Soundtrack do rozdziału: The Chainsmokers - Closer ft. Halsey
Ellie Goulding - Still Falling For You
Anabell's POV:
Spojrzałam na ojca z niepewnością i wahaniem. To jakiś głupi żart? Siedziałam obok niego w niewielkiej, lecz przestronnej kuchni z dużym oknem wychodzącym na ulicę. Wyjrzałam przez nie, w oczekiwaniu, iż ujrzę klauna, co świadczyłoby o poczuciu humoru mojego taty. Minęło kilka chwil, ale nikt się nie pojawił. W osłupieniu przetarłam okulary z fioletowymi oprawkami rękawem szarej bluzy i ponownie nasunęłam je na nos, z rozdrażnienia uderzyłam lekko palcami w stół.
Nic ...
Wychylam się jeszcze bardziej w nadziei, że chociażby zobaczę ukrytą kamerę, cokolwiek co oznaczałoby, iż to tylko żart czy pomyłka.
Znowu nic.
Utkwiłam wzrok w swoim talerzu i rozgrzebałam widelcem jajecznicę z boczkiem, chwilę potem wstałam i szybko wyciągnęłam sok pomarańczowy z lodówki, nalałam trochę do szklanki. Westchnęłam, ostentacyjnie siadając na krześle z napojem w dłoni, wypiłam go z ociąganiem i popatrzyłam na mężczyznę. Ma nieodgadniony wyraz twarzy oraz pewne, lecz troskliwe spojrzenie.

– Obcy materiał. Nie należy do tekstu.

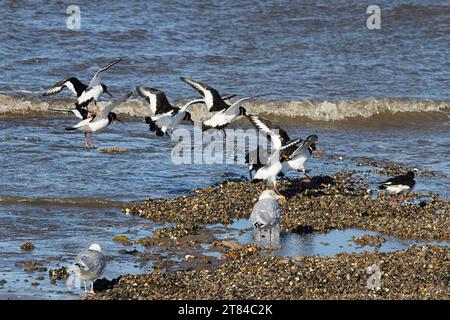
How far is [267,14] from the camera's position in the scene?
20875mm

- Hmmm – wzdycham i staram się zachować spokój. Przecież wszystko można wyjaśnić racjonalnie prawda? – Ja chyba tego nie rozumiem – wyznaję po dłuższej chwili wpatrywania się w naścienny zegar w kształcie sowy, chwilę później przyłapuję się na tym, że rozmyślam o niedorzeczności zaistniałej sytuacji.
Ojciec patrzy na mnie przez moment, a potem unosi do ust filiżankę z parująca kawą. Wsłuchuję się w tykanie zegara i zastanawiam kiedy w końcu dowiem się prawdy. Nie można ciągnąć tego w nieskończoność, nie jestem już małą dziewczynką. Chcę dokładnie wiedzieć, o co w tym wszystkim chodzi, bo jak na razie jestem przerażona.
- To chyba nic dziwnego, że chcę być obok kobiety, którą kocham. Susan dostała lepszą pracę, więc postanowiłem, że lepiej będzie również dla ciebie, gdy zmienisz otoczenie – mówi spokojnie oddychając, nabiera odrobinę jajecznicy na widelec i przeżuwa dokładnie posiłek. Jest opanowany, w odróżnieniu ode mnie, bo mam świadomość iż lada chwila po prostu wybuchnę.
- Już ja cię nie obchodzę tak?! – pytam z wyrzutem, opierając dłonie o stół – Tato nie możemy się przeprowadzić! Nie znam jej, a poza tym nie chcę stąd wyjeżdżać. Mieszkam tu od urodzenia! Nawet nie spytałeś co ja o tym sądzę. To po prostu niesprawiedliwe wiesz? – wyrzucam z siebie. Oczy zachodzą mi łzami, siłą woli powstrzymuję się, by nie zacząć płakać.
Jestem spokojną osobą i zawsze robię to o co poproszą mnie inni. Lecz to co wydarzyło się teraz, przechodzi moje oczekiwania. Tato jest po prosu egoistą, który kompletnie nie liczy się z moim zdaniem.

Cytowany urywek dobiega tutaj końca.